* **DOCUMENT EXCERPT**:
****

Even for the best case, where all confounding issues have been eliminated, classical diffraction-based particle size values, with the exception of those from thickness zeroes, have fractional errors of around 5% for the coherent domain size along the scattering direction. This value is a lower bound; the presence of other line-broadening sources, instrumental effects or emergent scattering artefacts such as the nanoparticle size error (Xiong et al., 2018 , 2019 ; Kaszkur, 2019 ) will cause larger uncertainties. On the basis of our results we recommend that, once a diffraction pattern has been corrected for instrumental broadening, all domain size formalisms, i.e. thickness fringe zeroes,⁷ FWHM and IB formulations of the Scherrer equation, and Fourier decomposition, should be applied to all available reflections; these results should then be evaluated together. If all values agree within experimental error, then the sample probably exhibits a uniform chord length distribution along the scattering vectors. If there is significant divergence among these results, the `average particle size(s)' obtained might not be reliable. In such cases, if other sources of broadening can be eliminated, more sophisticated approaches involving domain size distributions such as those described by Scardi & Leoni (2006) might be undertaken.

Table 4
The effect of the step size at fixed angular range (full range 0.73 rad = 16.5β) on the film thickness values obtained from Fourier analysis of the 111 Bragg profiles of a 50 Å thick Au film sampled with 906 to 33 steps

δ2θ [rad, (°)]	δ2θ/β	M	$[{\overline t}_{\rm f}]$ (Å)

****

Continue the passage on diffraction-based estimation of crystallite domain size from the point at which it ends. These rows were drawn from a separate source.

Excerpts from spatial question data:

****

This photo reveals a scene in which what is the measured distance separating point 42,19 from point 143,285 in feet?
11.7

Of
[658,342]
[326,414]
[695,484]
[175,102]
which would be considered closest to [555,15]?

****

* **REPLY**:
0.0008 (0.046)	0.028	906	50.2
0.0016 (0.092)	0.036	458	50.9
0.0032 (0.183)	0.072	231	51.3
0.0064 (0.367)	0.144	118	52.0
0.0128 (0.733)	0.289	61	53.8
0.0144 (0.825)	0.325	55	53.2
0.0256 (1.467)	0.577	33	52.3

APPENDIX A

Fourier decomposition of Bragg peaks

This analysis starts with the measurement (or computation) of a given peak profile spanning an angular range Δ2θ_FR. In most literature treating Fourier analysis of signals, this is termed a `frame'. We assume that the scattered intensities in this frame are sampled at M equidistant angular positions, yielding an array of intensity versus angular positions, [I_j, Δ2θ_j], where Δ2θ_j = jδ2θ, $[j \in [1, M]]$ , and Δ2θ_FR = Mδ2θ. This intensity profile is corrected for instrumental effects and background as needed, and then the intensity values are normalized such that $[I_j \in [0, 1]]$ . The first goal of the analysis is the determination of a Fourier interpolation function I_F(Δ2θ), which matches the (normalized) intensities for all Δ2θ_j,

$[\eqalignno{ I_{\rm F} (\Delta 2\theta _j ) = & \, \sum \limits_{n=0}^{\infty} \left [ A^{\prime}_n \cos \left ( {{2\pi n \Delta 2\theta _j} \over {M \delta 2\theta}} \right ) + B^{\prime}_n \sin \left ( {{2\pi n \Delta 2\theta _j} \over {M \delta 2\theta}} \right ) \right ] \cr &&(21a) \cr = & \, \sum \limits_{n = -\infty}^{\infty} Y_n \exp \left ( - {{i 2\pi n \Delta 2\theta _j} \over {M \delta 2\theta}} \right ) , &(21b)}]$

where n is the order of the Fourier coefficients. Since at least two data points are required per period to resolve a wave, the highest unique `frequency' component resolvable in the Fourier transform of the diffraction pattern is at n_NL = M/2, which is termed the Nyquist limit (Smith, 1999 ; Avillez et al., 2018 ).⁸

The cosine and sine Fourier coefficients are related to the complex coefficients through

$[A^{\prime}_n = Y_j + Y_{-j}, \quad B^{\prime}_n = Y_j - Y_{-j} . \eqno(22)]$

The complex Fourier coefficients can be computed from

$[Y_n = {{1} \over {M}} \sum \limits_{j=0}^{M-1} I_j \exp \left ( {{i 2\pi nj} \over {M}} \right ) . \eqno(23)]$

The corresponding cosine and sine coefficients can then be computed from equation (22). In the literature, equations (21) and (23) are termed the discrete Fourier transform (DFT) and the inverse discrete Fourier transform, respectively.

A1. Decomposition algorithms

In practice, freely available or commercial programs are used to compute cosine and sine coefficients. Most of these programs have several options for data conditioning and use different algorithms. Consequently, the number and magnitude of coefficients obtained from different programs may not agree. We compared three programs for this purpose.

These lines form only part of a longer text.